La passion pour modèle d’affaires ?
Et, concédons-le, il y a déjà un certain niveau de connaissances chez les personnes croisées au Cryptosquare. Pour cause, un tiers de la commu se constitue de profils tech, des devs, des experts cybersécurité. Raison pour laquelle d’ailleurs les cofondateurs ont mis en place des meet-ups tech avec leurs partenaires Optimism, Starknet ou Tezos, pour moins parler business et plus « mécanique » comme comment construire son layer 2 sur l’une ou l’autre blockchain.
Après ces années passées à puiser les finances essentiellement dans leurs poches, les cofondateurs indépendants professionnalisent l’aventure Cryptosquare. « Aujourd’hui, on ne sait pas où on va mais on sait qu’on y va », lance malicieusement Édouard Estour, fidèle à un certain esprit start-up. En février, il réalise d’ailleurs le grand saut ou plutôt le grand pivot : sa commu Web3 devient son full time job. « Nous allons continuer à nous structurer au fur et à mesure en essayant de trouver le business model pour vivre de notre passion et faire vivre cette passion ».

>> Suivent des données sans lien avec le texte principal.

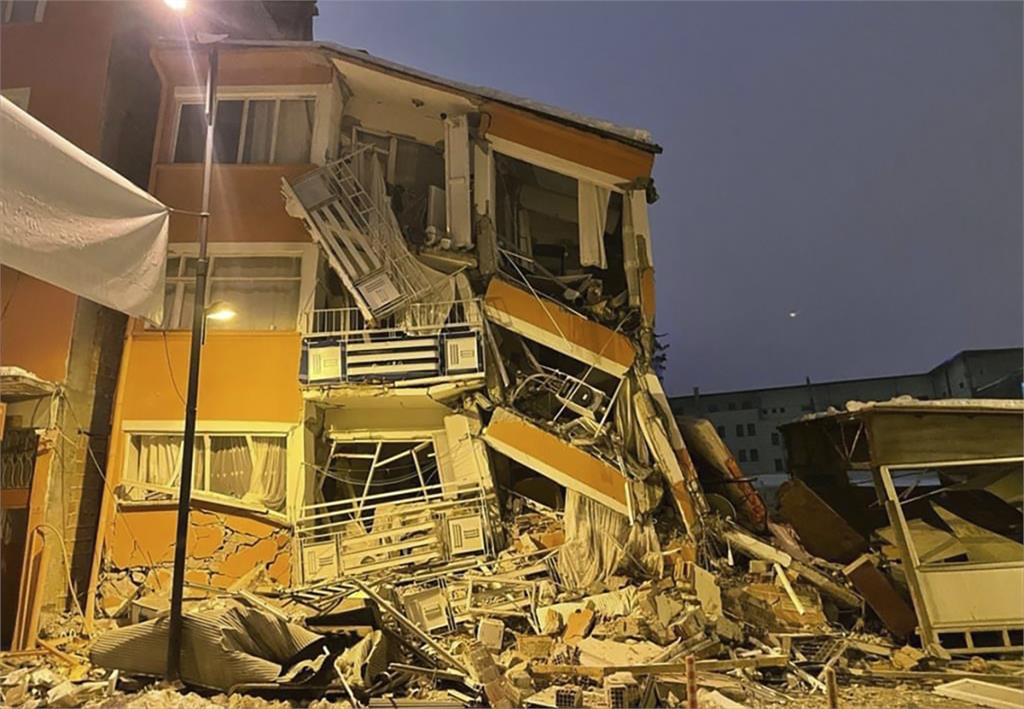 圖輯／百年強震重創土耳其、敘利亞　已知至少4310人罹難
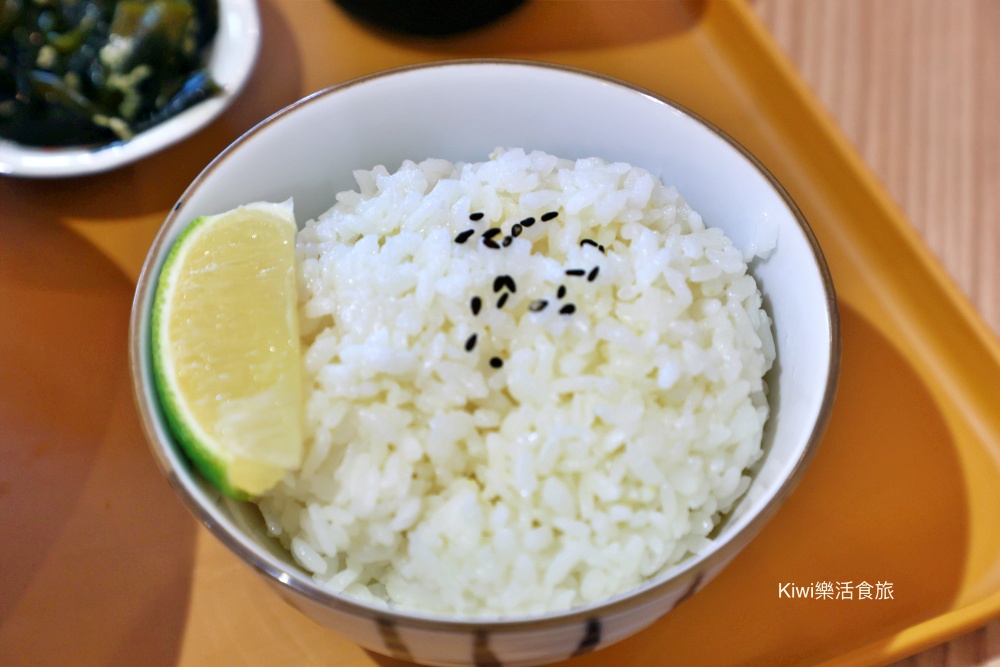 彰化仁之初北海道湯咖喱專賣.彰化市美食推薦湯咖哩健康蔬菜又多爽口.永樂街美食商圈.彰化市美食.彰化湯咖哩.kiwi樂活食旅部落客推薦彰化美食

S’estimant chanceux, outre le fait déjà d’être hébergé par Silversquare, les porteurs de ce hub crypto veulent aussi récompenser toutes ces personnes qui soutiennent le projet souvent bénévolement. « On veut rétribuer ces gens qui donnent du temps et de la passion pour créer beaucoup de valeur. On veut trouver une façon de pouvoir les rétribuer, ça fait partie de nos priorités pour cette année », assure Julien Coppola.